I am not suggesting for one moment that such campaigns are not worthwhile – I think they are for a whole host of reasons – just that we need some different (if not new) ideas about how to be more effective.
Who has most leverage? Purchasing Governments or supplying countries?
But is the perception that the purchasing Governments have the upper hand actually valid, or merely an argument of convenience put forward by the vested interests of the arms companies and supplying countries?
A number of recent World Peace Foundation blog articles have addressed the issue of leverage in these relationships, coming from very different perspectives, using the Middle East as the example. The Middle East is a useful case study because, as Emma Soubrier points out, it is the second most important region, after Asia and Oceania, in terms of percentage of arms imported, and the gap is rapidly closing.

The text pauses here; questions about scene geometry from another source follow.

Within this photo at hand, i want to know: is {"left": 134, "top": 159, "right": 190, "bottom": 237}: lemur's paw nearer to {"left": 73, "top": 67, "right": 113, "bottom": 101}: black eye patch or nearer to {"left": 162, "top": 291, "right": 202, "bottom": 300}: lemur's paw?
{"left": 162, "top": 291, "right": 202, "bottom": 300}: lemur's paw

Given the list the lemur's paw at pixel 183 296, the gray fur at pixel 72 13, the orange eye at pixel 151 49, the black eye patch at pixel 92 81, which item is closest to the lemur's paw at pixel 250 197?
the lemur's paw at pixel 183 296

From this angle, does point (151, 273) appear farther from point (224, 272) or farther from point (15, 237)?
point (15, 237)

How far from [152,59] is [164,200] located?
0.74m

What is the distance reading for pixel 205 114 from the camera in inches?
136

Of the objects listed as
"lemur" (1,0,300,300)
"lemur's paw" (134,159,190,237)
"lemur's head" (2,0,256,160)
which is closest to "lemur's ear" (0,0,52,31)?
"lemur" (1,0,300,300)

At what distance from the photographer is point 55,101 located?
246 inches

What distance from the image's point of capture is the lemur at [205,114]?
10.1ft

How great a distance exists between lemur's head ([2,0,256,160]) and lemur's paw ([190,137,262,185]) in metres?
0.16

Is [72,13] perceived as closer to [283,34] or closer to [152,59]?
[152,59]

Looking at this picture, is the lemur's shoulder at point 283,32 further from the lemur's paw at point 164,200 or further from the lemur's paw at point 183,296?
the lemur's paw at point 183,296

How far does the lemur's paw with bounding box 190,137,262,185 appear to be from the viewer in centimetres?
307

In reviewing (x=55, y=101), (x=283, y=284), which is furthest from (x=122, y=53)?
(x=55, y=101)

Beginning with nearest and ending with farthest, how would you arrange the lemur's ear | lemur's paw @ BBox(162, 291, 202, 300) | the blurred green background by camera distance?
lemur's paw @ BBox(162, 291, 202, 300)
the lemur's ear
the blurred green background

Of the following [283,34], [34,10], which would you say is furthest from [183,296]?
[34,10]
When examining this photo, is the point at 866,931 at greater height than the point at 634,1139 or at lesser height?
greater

Two recent pieces have suggested that the supplying countries held the upper hand. In her recent study of Bahrain, Jodi Vittori argues the US has considerable leverage over the Bahraini regime and should not be afraid to use it. She argues the US should use that leverage to initiate security sector reform to address excessive Bahraini military procurement and its attendant corruption, and help address Bahrain’s other serious problems. In a similar vein, David Wearing, drawing on his excellent recent book about UK-Gulf relations, argues that the balance of power lies with the UK (and by implication other Western states). While the end of UK arms sales to the Gulf might hurt British economic interests (a little), for the Gulf regimes the ending of foreign military support (and arms sales are a key, if not the only, part of that) is an existential issue.

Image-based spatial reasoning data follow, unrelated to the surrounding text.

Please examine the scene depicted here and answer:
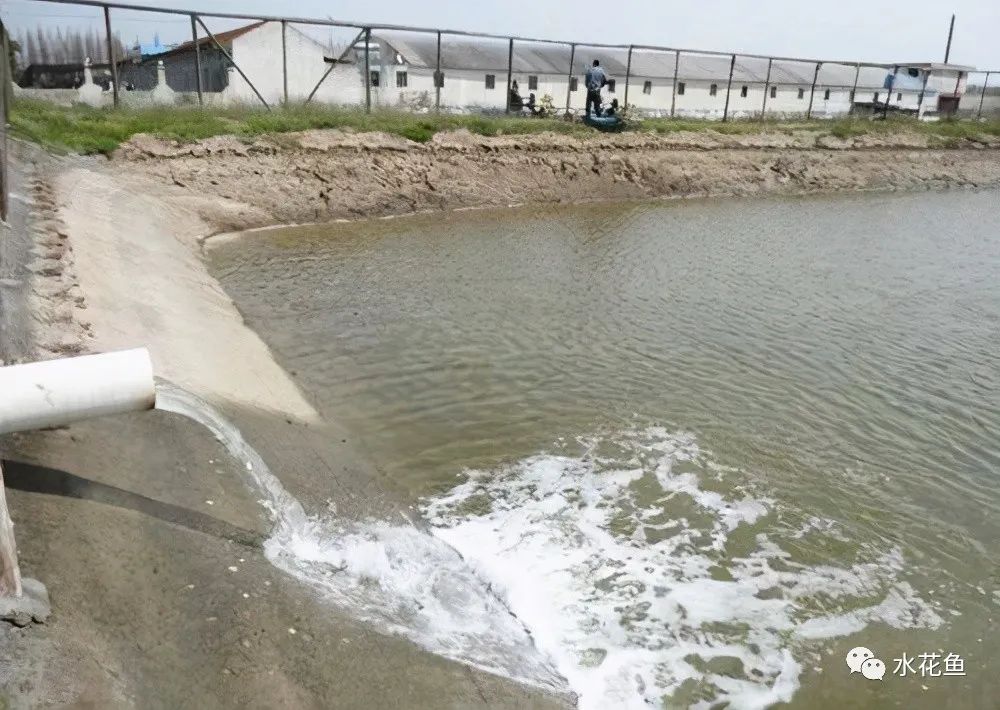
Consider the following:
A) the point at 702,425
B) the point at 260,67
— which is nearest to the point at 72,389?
the point at 702,425

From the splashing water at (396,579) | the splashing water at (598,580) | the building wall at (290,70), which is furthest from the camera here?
the building wall at (290,70)

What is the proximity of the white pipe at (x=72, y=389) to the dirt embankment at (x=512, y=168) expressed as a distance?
1242 cm

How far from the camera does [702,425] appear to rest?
765 cm

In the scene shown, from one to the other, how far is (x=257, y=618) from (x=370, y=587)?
3.19ft

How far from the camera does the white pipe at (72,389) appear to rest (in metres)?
3.96

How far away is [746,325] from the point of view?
428 inches

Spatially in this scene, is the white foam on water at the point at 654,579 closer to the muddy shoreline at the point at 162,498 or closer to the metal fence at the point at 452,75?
the muddy shoreline at the point at 162,498

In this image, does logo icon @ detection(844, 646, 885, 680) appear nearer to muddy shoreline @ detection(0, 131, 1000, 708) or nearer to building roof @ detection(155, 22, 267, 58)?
muddy shoreline @ detection(0, 131, 1000, 708)

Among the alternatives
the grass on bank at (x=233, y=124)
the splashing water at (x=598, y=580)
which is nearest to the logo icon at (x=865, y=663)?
the splashing water at (x=598, y=580)

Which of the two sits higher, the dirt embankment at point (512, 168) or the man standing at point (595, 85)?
the man standing at point (595, 85)

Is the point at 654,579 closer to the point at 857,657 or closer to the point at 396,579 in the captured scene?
the point at 857,657

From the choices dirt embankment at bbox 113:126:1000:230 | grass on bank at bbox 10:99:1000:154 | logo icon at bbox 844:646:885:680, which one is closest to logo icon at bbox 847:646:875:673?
logo icon at bbox 844:646:885:680

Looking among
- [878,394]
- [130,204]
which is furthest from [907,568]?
[130,204]

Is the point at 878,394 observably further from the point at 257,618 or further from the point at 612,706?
the point at 257,618
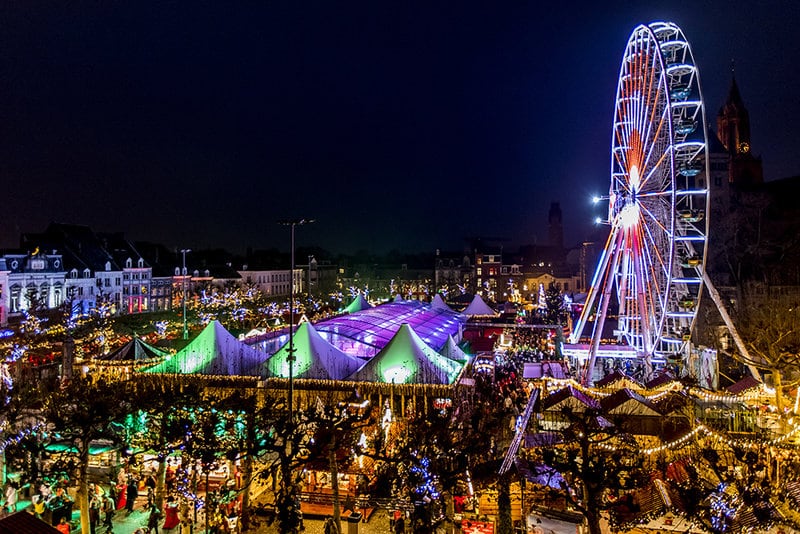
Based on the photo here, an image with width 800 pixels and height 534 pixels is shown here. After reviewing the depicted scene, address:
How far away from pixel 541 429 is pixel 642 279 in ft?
38.9

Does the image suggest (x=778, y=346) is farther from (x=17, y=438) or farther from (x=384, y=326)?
(x=17, y=438)

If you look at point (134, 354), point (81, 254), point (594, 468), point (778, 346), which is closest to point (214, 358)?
point (134, 354)

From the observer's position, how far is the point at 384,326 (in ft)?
103

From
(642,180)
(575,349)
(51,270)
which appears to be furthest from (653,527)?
(51,270)

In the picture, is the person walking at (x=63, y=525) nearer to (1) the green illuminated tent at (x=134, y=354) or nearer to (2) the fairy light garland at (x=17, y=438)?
(2) the fairy light garland at (x=17, y=438)

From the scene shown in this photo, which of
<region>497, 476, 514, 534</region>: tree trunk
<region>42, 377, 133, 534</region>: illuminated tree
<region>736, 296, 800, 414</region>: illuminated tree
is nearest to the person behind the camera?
<region>497, 476, 514, 534</region>: tree trunk

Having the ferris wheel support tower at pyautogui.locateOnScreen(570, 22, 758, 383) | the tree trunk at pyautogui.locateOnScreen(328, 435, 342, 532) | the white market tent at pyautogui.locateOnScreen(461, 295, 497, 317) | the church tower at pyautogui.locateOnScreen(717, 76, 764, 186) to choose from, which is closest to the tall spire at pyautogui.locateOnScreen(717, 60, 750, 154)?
the church tower at pyautogui.locateOnScreen(717, 76, 764, 186)

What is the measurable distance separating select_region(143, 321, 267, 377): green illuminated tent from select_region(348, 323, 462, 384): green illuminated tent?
4957 millimetres

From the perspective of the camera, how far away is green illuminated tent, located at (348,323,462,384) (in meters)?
21.2

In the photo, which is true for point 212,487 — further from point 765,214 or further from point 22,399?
point 765,214

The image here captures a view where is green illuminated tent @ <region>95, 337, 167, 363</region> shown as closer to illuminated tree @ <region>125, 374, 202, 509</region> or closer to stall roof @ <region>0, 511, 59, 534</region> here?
illuminated tree @ <region>125, 374, 202, 509</region>

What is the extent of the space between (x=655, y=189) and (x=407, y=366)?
13.3 metres

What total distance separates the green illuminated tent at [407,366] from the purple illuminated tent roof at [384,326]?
5.26 m

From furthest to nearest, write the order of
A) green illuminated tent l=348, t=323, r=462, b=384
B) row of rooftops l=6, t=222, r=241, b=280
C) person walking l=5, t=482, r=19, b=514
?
row of rooftops l=6, t=222, r=241, b=280 < green illuminated tent l=348, t=323, r=462, b=384 < person walking l=5, t=482, r=19, b=514
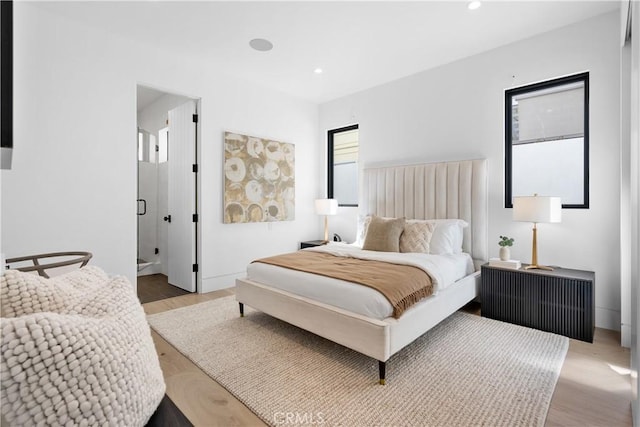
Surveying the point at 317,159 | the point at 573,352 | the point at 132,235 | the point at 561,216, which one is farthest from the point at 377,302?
the point at 317,159

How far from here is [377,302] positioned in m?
2.10

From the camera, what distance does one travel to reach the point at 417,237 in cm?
343

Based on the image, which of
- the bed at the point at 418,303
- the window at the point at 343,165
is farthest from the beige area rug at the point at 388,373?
the window at the point at 343,165

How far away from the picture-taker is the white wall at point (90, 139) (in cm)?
279

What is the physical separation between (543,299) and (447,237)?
100cm

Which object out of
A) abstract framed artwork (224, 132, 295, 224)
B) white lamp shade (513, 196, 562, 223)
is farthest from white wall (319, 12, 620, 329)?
abstract framed artwork (224, 132, 295, 224)

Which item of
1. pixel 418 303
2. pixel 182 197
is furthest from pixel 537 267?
pixel 182 197

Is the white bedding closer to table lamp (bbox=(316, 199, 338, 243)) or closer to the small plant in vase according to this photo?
the small plant in vase

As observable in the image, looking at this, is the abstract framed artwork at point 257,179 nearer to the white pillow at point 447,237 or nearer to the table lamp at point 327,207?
the table lamp at point 327,207

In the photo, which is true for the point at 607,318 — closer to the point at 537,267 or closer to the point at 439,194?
the point at 537,267

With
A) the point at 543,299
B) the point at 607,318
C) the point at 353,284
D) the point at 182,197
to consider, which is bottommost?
the point at 607,318

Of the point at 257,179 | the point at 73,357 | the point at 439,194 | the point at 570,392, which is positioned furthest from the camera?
the point at 257,179

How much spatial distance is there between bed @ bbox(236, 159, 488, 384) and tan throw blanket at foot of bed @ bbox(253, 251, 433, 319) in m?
0.10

Two other blogs point to the opposite conclusion. Emma Soubrier analyses the shifts in the relations between stakeholders in the “triangle” of purchasing Governments, supplier countries, and arms companies. She argues supplier countries face an “‘existential need’ to export”, because of shrinking Western defence budgets and increased competition in the international arms market. She contends the Gulf monarchies are using this competitive market to nurture a newfound strategic leverage against many of the supplying countries. Because of the concentration of power in these “prince states”, decisions made by supplying countries can spill over and affect other aspects of the relationship, maximising the purchasing Governments’ leverage.
Linda Åkerström discusses the example of Sweden. Sweden was the fifteenth largest exporter of major conventional arms from 2014-2018 with Saab the dominant Swedish company (around 70 percent of the Swedish military equipment budget goes to Saab). The Swedish Government facilitates arms exports because it believes in an independent Sweden, requiring the maintenance, at any costs, of combat air, submarine and crypto/cyber capabilities. Predictably the result is that Sweden has little leverage in the international arms market. Sweden’s huge state support for Saab led to the purchase of 14 Gripen airframes Sweden did not need to improve Saab’s competitive advantage (for delivery times) in the export market, the commissioning of Saab to build submarines when it had no recent experience, and massive state support of the Gripen sale to Brazil now tainted with corruption allegations.
All four pieces are excellent and reach sensible, even if different, conclusions. Looking at the issue from the perspective of the decision-maker in a supplying country, changing policy and testing the validity of the “if we don’t sell, others will” argument is quite a gamble. The actions of other Governments cannot be predicted easily. If vested interests are strong and civil society is politically weak, as is certainly the case in the UK and Sweden, the incentive to gamble is non-existent. We need to create a basis sufficient for decision-makers to want a change of direction. This implies we need to work on changing their perception of who has leverage over whom, and to undertake the very difficult task of developing an alternative to the current structure and outcomes of the international arms trade which is viable in their eyes.
Analysing who has most leverage
Turning first to perceptions of who has leverage over whom, what we need is to build on the excellent papers described above to develop a method, if possible, of analysing leverage so we can reach some robust general conclusions, using as wide an evidence base as possible.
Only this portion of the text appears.